Bu şehir mart ayazını yiyenindir, hiç kimse kusura bakmasın…
Bakıyoruz da birileri oturduğu yerlerden bu şehir üzerine hüküm kurmaya çalışıyor.
Kimisi; kıyısında bulunduğu deniz kenarından soluduğu yalancı ve yabancı yosun kokusu içerisinde, Palandöken’in kekik kokusunu duymaya çalışarak ahkâm kesmeye kalkıyor. Kimisi yıllar yıllar öncesinden terk edip gittiği bu şehrin sokaklarında, halen daha birilerinin goduda beşe pilav sattığını zannederek “ah, nerede o eski Erzurum” modunda timsah gözyaşlarını gözümüze sokmaya çalışıyor ve kimisi de sözüm ona bu kutsal topraklarda kendilerini çeken bir şeylerin olduğu bahanesiyle ön plana çıkıp, gariban Dadaşımı can evinden oyalayarak kendince bir şeyleri kazanım yolunu tutmaya çalışıyor.
Çalışıyor da çalışıyor…
Eee bu arada,
Vakit de geliyor…
Bu sıralar şehir dışından gelenimiz, gidenimiz ve hatta arayanımız soranımız çok olur.
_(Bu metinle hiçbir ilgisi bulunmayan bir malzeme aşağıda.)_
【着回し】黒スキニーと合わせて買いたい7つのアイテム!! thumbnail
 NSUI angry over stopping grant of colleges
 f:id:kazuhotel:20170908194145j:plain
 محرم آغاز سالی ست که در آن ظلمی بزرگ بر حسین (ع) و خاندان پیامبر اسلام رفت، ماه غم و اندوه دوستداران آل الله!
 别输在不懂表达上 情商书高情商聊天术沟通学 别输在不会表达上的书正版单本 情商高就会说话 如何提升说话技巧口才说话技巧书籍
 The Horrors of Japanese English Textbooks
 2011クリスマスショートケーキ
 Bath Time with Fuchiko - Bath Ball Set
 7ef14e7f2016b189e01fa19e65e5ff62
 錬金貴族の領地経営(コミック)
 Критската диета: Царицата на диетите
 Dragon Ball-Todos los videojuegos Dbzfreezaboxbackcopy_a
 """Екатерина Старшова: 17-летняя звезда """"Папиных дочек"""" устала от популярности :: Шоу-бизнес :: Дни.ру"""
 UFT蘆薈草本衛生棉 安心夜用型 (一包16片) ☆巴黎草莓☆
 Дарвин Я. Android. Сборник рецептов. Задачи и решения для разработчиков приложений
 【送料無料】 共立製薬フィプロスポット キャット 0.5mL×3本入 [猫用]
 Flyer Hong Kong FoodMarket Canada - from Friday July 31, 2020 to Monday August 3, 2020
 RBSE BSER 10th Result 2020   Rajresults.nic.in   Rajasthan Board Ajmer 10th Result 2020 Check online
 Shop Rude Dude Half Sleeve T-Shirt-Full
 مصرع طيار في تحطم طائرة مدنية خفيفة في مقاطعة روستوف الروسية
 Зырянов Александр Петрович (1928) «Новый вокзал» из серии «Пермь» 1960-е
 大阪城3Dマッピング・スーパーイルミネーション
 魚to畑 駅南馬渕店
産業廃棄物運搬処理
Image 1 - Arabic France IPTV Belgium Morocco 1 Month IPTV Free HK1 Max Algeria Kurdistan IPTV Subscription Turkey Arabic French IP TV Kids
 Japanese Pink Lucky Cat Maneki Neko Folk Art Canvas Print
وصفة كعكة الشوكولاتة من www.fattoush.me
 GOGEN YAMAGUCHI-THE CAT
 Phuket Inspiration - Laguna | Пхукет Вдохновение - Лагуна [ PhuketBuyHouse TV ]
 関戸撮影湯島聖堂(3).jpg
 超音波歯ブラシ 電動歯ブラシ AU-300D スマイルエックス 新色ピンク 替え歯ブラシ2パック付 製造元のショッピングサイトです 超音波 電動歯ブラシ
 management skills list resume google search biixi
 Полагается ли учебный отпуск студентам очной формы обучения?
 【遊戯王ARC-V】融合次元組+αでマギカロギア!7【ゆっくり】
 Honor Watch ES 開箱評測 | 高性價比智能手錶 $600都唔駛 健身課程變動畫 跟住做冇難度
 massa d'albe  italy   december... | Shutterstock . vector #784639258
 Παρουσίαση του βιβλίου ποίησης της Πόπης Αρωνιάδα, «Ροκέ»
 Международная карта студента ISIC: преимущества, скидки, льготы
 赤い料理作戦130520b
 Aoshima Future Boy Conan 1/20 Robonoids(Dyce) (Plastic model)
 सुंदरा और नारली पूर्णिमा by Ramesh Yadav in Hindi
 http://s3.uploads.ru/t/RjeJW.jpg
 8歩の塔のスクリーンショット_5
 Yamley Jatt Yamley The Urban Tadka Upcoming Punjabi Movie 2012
Başta adları olan ama ne hikmetse işe sıra geldiğinde kendilerine pek rastlayamadığımız, sözüm ona Erzurum Derneklerimiz, Vakıflarımız ve sözde iş insanlarımız sahne almaya başlarlar…
Yıllardır kenardan seyrederim de bir tane dahi istihdam için adım atanını, kazma vuranını, bu şehrin kalkınması için gerçek anlamda sıkıntıya girenini göremedim gitti.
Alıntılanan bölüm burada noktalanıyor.